Si è conclusa la visita di Meloni alla Casa Bianca. È tornata senza un accordo sui dazi. Si aspettava qualcosa di più? 

“La destra dice che al Pd dia fastidio che Meloni sia stata invitata alla Casa Bianca, che sia riconosciuta come leader. Voglio ricordare che tutti i presidenti del Consiglio italiani sono stati ricevuti a Washington. Non è una grandissima novità. Quello che c’è di nuovo è l’atteggiamento degli Stati Uniti nei confronti dell’Europa, cioè il fatto di considerarci dei parassiti e non degli alleati preziosi. Non mi pare che Meloni al di là dei complimenti dall’amico americano abbia ottenuto qualche risultato concreto e rilevante. Vedi il caso dei dazi, per i quali è fondamentale si negozi nel modo previsto dai trattati. Che dicono che a farlo debbano essere le istituzioni europee". 

 

L'opposizione però, per rendersi alternativa al governo attuale che lei critica, deve compattarsi, unirsi. Sarà il Pd il perno della coalizione che sfiderà il centrodestra alle prossime elezioni?

“Sono gli elettori ad averlo deciso più volte. Ce lo dicono le ultime Europee, ma in tutte le consultazioni elettorali svolte il Pd è risultato indiscutibilmente e stabilmente il primo partito del centrosinistra. Ciò ci carica di responsabilità: sappiamo benissimo che per vincere le elezioni abbiamo bisogno di una coalizione forte, quindi dobbiamo lavorare per tenere insieme partiti diversi tra loro. Se ci riesce il centrodestra, che riesce a far governare insieme forze diversissime come Lega e Forza Italia, non è impossibile per noi. Comunque, il Pd ha il dovere di essere il perno, perché sono gli elettori del centrosinistra a chiederlo”.

 

Il Pd riuscirà a far sedere allo stesso tavolo Renzi e Conte? È ottimista.

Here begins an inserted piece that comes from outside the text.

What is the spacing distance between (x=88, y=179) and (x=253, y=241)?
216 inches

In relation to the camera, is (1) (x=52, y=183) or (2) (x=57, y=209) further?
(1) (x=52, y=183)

 “La scelta è se ripetere il 2022, e quindi mandare al governo Giorgia Meloni, oppure dare un’alternativa all’Italia. Tutti noi pensiamo, ed è un elemento che ci unisce, che questo governo sia dannoso, che stia impoverendo le persone, che gli stipendi siano bloccati a fronte dell’inflazione che ha fatto aumentare anche il costo dei beni essenziali, che la produzione industriale cali da 25 mesi consecutivi, nonostante il Pnrr. Ci dobbiamo unire per riparare i danni di questa destra ed evitare che ne causi di nuovi. Per questo sono ottimista su una grande coalizione di centrosinistra”.